Dados do exercício -
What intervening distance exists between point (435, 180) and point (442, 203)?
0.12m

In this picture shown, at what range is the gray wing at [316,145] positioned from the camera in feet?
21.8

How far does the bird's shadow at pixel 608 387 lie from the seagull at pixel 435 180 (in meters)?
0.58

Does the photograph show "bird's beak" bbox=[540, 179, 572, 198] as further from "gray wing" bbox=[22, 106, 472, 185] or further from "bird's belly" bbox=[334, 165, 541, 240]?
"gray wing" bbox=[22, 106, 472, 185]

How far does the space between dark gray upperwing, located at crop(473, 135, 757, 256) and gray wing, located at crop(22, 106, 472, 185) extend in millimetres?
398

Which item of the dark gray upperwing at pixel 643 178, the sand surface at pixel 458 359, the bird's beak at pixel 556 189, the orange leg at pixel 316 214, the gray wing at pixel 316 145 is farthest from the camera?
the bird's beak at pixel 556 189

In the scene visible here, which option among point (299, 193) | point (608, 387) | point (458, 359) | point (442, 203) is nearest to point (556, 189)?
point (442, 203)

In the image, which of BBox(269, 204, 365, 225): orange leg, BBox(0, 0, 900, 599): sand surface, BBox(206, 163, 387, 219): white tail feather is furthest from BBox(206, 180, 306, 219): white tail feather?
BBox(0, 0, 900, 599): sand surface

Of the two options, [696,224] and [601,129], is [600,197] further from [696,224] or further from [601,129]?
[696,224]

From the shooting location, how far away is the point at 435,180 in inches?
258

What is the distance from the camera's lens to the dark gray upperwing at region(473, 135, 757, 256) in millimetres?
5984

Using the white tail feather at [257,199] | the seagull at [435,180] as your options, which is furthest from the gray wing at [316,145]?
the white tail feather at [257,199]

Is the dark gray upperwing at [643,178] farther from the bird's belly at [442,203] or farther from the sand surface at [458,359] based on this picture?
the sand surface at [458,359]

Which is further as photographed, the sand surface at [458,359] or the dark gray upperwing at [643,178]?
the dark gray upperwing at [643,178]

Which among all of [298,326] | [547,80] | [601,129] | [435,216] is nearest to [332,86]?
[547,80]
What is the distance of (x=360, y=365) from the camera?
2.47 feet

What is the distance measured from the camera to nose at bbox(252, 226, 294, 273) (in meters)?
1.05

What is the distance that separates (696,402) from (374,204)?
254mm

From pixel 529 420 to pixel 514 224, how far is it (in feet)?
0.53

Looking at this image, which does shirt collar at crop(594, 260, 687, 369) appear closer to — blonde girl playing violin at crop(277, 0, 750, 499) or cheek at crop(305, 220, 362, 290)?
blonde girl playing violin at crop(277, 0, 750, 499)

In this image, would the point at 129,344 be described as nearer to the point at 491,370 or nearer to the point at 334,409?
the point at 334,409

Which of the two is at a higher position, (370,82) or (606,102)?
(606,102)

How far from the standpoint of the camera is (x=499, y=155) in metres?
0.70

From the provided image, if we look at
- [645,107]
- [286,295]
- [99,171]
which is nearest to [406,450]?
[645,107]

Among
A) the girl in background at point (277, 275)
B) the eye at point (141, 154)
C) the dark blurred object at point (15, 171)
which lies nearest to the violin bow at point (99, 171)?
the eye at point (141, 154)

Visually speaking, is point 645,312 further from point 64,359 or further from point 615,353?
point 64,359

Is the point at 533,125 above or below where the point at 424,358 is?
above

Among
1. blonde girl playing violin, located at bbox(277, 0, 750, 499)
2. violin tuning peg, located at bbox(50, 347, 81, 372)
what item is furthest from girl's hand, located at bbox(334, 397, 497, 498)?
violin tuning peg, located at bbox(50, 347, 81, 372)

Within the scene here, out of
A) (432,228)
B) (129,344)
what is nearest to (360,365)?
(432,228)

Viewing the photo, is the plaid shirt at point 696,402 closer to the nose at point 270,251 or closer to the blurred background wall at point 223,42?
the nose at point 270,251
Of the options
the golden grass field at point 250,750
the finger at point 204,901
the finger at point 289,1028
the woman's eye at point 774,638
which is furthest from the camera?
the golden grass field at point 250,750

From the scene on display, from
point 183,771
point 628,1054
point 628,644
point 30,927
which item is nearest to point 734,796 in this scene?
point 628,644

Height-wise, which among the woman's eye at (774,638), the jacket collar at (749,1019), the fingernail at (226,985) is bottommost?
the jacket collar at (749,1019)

Enunciado da tarefa - Reproduza a listagem acima inteira, linha por linha, sem alterar nada.

Resposta -
What intervening distance exists between point (435, 180) and point (442, 203)?
0.12m

In this picture shown, at what range is the gray wing at [316,145] positioned from the camera in feet?
21.8

How far does the bird's shadow at pixel 608 387 lie from the seagull at pixel 435 180 (in meters)?
0.58

Does the photograph show "bird's beak" bbox=[540, 179, 572, 198] as further from "gray wing" bbox=[22, 106, 472, 185] or further from "bird's belly" bbox=[334, 165, 541, 240]?
"gray wing" bbox=[22, 106, 472, 185]

How far does the space between dark gray upperwing, located at crop(473, 135, 757, 256) and gray wing, located at crop(22, 106, 472, 185) extend in millimetres?
398

Which item of the dark gray upperwing at pixel 643 178, the sand surface at pixel 458 359, the bird's beak at pixel 556 189, the orange leg at pixel 316 214, the gray wing at pixel 316 145 is farthest from the camera?
the bird's beak at pixel 556 189

In the scene visible here, which option among point (299, 193) | point (608, 387) | point (458, 359) | point (442, 203) is nearest to point (556, 189)?
point (442, 203)

In the image, which of BBox(269, 204, 365, 225): orange leg, BBox(0, 0, 900, 599): sand surface, BBox(206, 163, 387, 219): white tail feather is furthest from BBox(206, 180, 306, 219): white tail feather?
BBox(0, 0, 900, 599): sand surface

Of the two options, [696,224] and [601,129], is [600,197] further from [696,224] or further from [601,129]?
[696,224]

From the shooting location, how far away is the point at 435,180 in inches?
258

What is the distance from the camera's lens to the dark gray upperwing at region(473, 135, 757, 256) in millimetres?
5984

Using the white tail feather at [257,199] | the seagull at [435,180] as your options, which is furthest from the gray wing at [316,145]?
the white tail feather at [257,199]

Is the dark gray upperwing at [643,178] farther from the bird's belly at [442,203] or farther from the sand surface at [458,359] based on this picture?
the sand surface at [458,359]

Which is further as photographed, the sand surface at [458,359] or the dark gray upperwing at [643,178]?
the dark gray upperwing at [643,178]

Which among all of [298,326] | [547,80] | [601,129] | [435,216] is nearest to [332,86]?
[547,80]
What is the distance of (x=360, y=365) from the camera?
2.47 feet

What is the distance measured from the camera to nose at bbox(252, 226, 294, 273) (in meters)?
1.05

What is the distance that separates (696,402) from (374,204)?
254mm

From pixel 529 420 to pixel 514 224, how far is it (in feet)?
0.53

Looking at this image, which does shirt collar at crop(594, 260, 687, 369) appear closer to — blonde girl playing violin at crop(277, 0, 750, 499) or cheek at crop(305, 220, 362, 290)?
blonde girl playing violin at crop(277, 0, 750, 499)

In this image, would the point at 129,344 be described as nearer to the point at 491,370 or nearer to the point at 334,409?
the point at 334,409

Which of the two is at a higher position, (370,82) or (606,102)?
(606,102)

How far from the standpoint of the camera is (x=499, y=155) in metres?
0.70

From the provided image, if we look at
- [645,107]
- [286,295]
- [99,171]
which is nearest to [406,450]?
[645,107]

Among
A) the girl in background at point (277, 275)
B) the eye at point (141, 154)
C) the dark blurred object at point (15, 171)
which lies nearest to the violin bow at point (99, 171)?
the eye at point (141, 154)

Visually speaking, is point 645,312 further from point 64,359 or further from point 615,353?
point 64,359

Is the point at 533,125 above or below where the point at 424,358 is?
above

Among
1. blonde girl playing violin, located at bbox(277, 0, 750, 499)
2. violin tuning peg, located at bbox(50, 347, 81, 372)
what item is furthest from girl's hand, located at bbox(334, 397, 497, 498)?
violin tuning peg, located at bbox(50, 347, 81, 372)

Within the scene here, out of
A) (432,228)
B) (129,344)
what is nearest to (360,365)?
(432,228)

Viewing the photo, is the plaid shirt at point 696,402 closer to the nose at point 270,251 or closer to the blurred background wall at point 223,42?
the nose at point 270,251
Of the options
the golden grass field at point 250,750
the finger at point 204,901
the finger at point 289,1028
the woman's eye at point 774,638
which is furthest from the camera?
the golden grass field at point 250,750

From the scene on display, from
point 183,771
point 628,1054
point 628,644
point 30,927
which item is nearest to point 734,796 in this scene?
point 628,644

Height-wise, which among the woman's eye at (774,638), the jacket collar at (749,1019), the fingernail at (226,985) is bottommost?
the jacket collar at (749,1019)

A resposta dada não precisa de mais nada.